→ **What is needed**
All of the data should be output character for character, except the pictures.

→ **Supplied information**
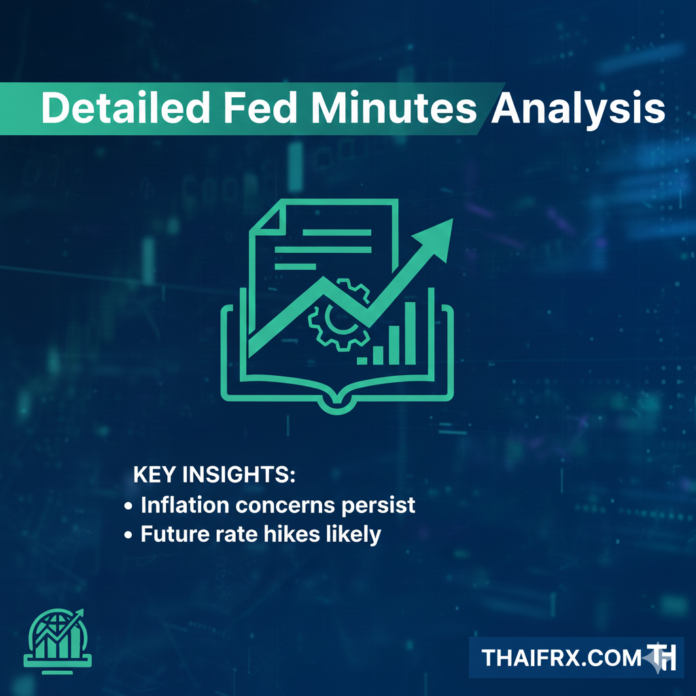 Detailed Fed Minutes Analysis

KEY INSIGHTS:
• Inflation concerns persist
• Future rate hikes likely

THAIFRX.COM TH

→ **Finished task**
 Detailed Fed Minutes Analysis

KEY INSIGHTS:
• Inflation concerns persist
• Future rate hikes likely

THAIFRX.COM TH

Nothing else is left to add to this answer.